L’Union pourrait ainsi adhérer en tant que telle à la Convention, indépendamment du processus de ratification dans chacun de ses Etats membres. Cela exercerait en outre une pression politique supplémentaire sur les États membres afin qu'ils ratifient à leur tour cet instrument. Cette adhésion aurait du sens puisque l'UE est compétente dans des domaines comme les droits des victimes, l'asile, la migration, ou encore la coopération judiciaire en matière pénale.

Les raisons de la lenteur de sa ratification coïncident avec une situation politico-sociale troublée en Europe et ailleurs, où l’on voit les forces conservatrices gagner toujours plus de terrain. Les droits des femmes mais également des minorités comme la communauté LGBT (lesbienne, gay, bisexuels et transsexuels) sont presque toujours parmi les premiers à pâtir d’une certaine vision traditionnaliste de la société.

Données:

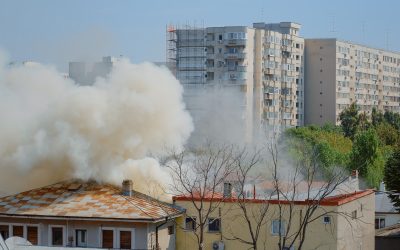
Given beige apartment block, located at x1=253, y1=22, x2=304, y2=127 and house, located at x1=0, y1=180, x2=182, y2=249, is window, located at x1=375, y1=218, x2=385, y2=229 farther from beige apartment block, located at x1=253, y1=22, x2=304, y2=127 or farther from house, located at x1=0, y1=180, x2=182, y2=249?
beige apartment block, located at x1=253, y1=22, x2=304, y2=127

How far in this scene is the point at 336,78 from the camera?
101 m

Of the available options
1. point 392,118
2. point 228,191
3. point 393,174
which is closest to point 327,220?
point 228,191

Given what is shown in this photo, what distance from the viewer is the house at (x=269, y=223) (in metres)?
26.3

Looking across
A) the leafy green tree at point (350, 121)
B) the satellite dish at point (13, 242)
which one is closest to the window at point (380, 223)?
the satellite dish at point (13, 242)

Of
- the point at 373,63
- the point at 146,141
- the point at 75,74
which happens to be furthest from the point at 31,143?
the point at 373,63

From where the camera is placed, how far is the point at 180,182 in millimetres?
30219

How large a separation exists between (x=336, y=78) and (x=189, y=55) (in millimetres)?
24395

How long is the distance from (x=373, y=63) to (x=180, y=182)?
86.4 meters

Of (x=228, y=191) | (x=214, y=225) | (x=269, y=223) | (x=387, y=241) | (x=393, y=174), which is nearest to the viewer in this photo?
(x=269, y=223)

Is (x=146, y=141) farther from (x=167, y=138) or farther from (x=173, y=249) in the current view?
(x=173, y=249)

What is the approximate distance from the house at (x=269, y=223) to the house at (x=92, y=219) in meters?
0.46

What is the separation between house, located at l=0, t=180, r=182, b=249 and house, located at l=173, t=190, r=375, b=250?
0.46m

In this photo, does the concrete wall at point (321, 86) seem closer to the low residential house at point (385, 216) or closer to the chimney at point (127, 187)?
the low residential house at point (385, 216)

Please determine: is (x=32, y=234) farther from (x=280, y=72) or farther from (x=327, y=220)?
(x=280, y=72)
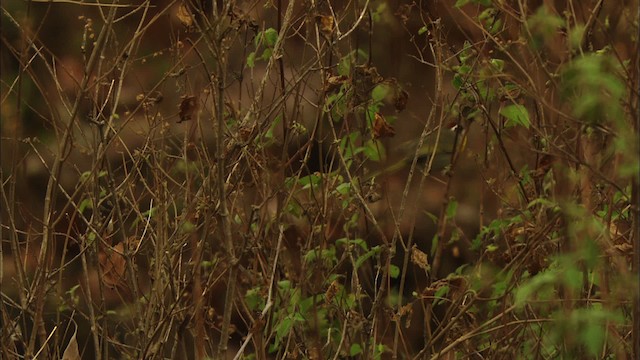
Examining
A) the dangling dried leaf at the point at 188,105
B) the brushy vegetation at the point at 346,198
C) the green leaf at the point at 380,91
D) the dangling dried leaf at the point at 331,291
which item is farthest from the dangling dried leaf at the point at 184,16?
the dangling dried leaf at the point at 331,291

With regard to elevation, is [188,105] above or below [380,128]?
above

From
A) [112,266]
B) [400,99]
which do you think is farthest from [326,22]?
[112,266]

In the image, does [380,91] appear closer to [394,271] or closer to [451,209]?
[451,209]

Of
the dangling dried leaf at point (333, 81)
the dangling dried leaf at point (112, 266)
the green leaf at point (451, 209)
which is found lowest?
the dangling dried leaf at point (112, 266)

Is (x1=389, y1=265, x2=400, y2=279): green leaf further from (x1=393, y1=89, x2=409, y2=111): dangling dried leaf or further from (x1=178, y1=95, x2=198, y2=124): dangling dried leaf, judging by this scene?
(x1=178, y1=95, x2=198, y2=124): dangling dried leaf

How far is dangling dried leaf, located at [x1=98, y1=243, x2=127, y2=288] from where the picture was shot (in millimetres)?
3441

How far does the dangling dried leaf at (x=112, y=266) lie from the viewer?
3.44 meters

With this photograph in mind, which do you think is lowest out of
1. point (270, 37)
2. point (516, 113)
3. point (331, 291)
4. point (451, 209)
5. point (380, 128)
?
point (331, 291)

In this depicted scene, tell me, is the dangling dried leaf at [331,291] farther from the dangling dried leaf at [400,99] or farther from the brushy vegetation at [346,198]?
the dangling dried leaf at [400,99]

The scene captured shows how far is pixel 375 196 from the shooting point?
3330 millimetres

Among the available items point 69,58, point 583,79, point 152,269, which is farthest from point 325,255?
point 69,58

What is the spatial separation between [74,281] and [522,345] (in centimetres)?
281

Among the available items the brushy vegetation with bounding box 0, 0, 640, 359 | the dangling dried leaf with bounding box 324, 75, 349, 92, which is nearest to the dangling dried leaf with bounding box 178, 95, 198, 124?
the brushy vegetation with bounding box 0, 0, 640, 359

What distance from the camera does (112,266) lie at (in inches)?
135
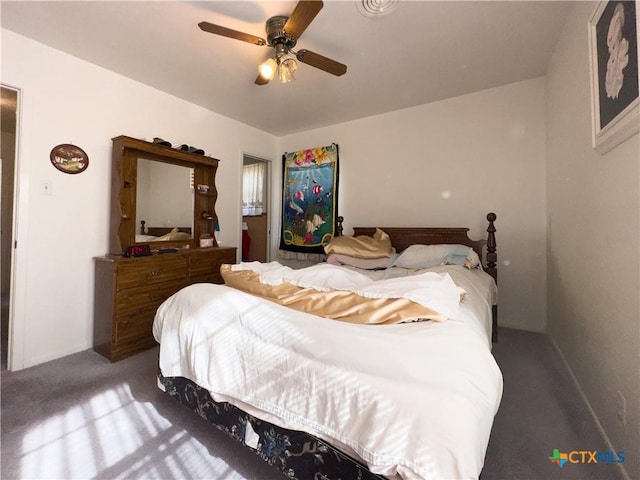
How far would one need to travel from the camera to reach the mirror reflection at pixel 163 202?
274 centimetres

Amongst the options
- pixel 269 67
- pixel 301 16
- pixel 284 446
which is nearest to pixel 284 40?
pixel 269 67

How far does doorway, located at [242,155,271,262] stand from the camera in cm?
448

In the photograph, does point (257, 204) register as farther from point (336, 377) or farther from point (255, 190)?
point (336, 377)

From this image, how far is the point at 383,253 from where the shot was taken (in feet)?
9.41

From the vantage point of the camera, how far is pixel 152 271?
2.49 metres

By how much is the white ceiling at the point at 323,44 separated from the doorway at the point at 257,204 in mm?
1402

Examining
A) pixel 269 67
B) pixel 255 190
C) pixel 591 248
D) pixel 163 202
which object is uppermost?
pixel 269 67

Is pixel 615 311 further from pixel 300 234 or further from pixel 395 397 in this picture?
pixel 300 234

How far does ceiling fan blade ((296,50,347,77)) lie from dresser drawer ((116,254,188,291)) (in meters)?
2.03

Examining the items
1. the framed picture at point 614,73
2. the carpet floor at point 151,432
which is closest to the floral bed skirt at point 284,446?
the carpet floor at point 151,432

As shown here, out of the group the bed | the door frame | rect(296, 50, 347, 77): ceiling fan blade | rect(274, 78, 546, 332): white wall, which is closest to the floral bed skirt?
the bed

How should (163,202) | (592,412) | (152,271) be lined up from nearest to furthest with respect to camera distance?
(592,412) < (152,271) < (163,202)

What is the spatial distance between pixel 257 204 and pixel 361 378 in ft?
12.9

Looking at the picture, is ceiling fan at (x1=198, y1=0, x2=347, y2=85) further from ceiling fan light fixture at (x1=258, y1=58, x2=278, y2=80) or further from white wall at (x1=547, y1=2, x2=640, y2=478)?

Exercice:
Dites si chaque affirmation concorde avec le texte sur l'adhésion de l'UE à la Convention, en répondant par oui ou non et en citant les mots décisifs du texte. (a) L'adhésion de l'Union dépendrait de la ratification par chacun de ses États membres. (b) L'UE est compétente en matière d'asile et de migration. (c) Les forces conservatrices perdent du terrain en Europe.

Résultat final:
(a) Non : « indépendamment du processus de ratification dans chacun de ses Etats membres »
(b) Oui : « l'UE est compétente dans des domaines comme les droits des victimes, l'asile, la migration »
(c) Non : « où l’on voit les forces conservatrices gagner toujours plus de terrain »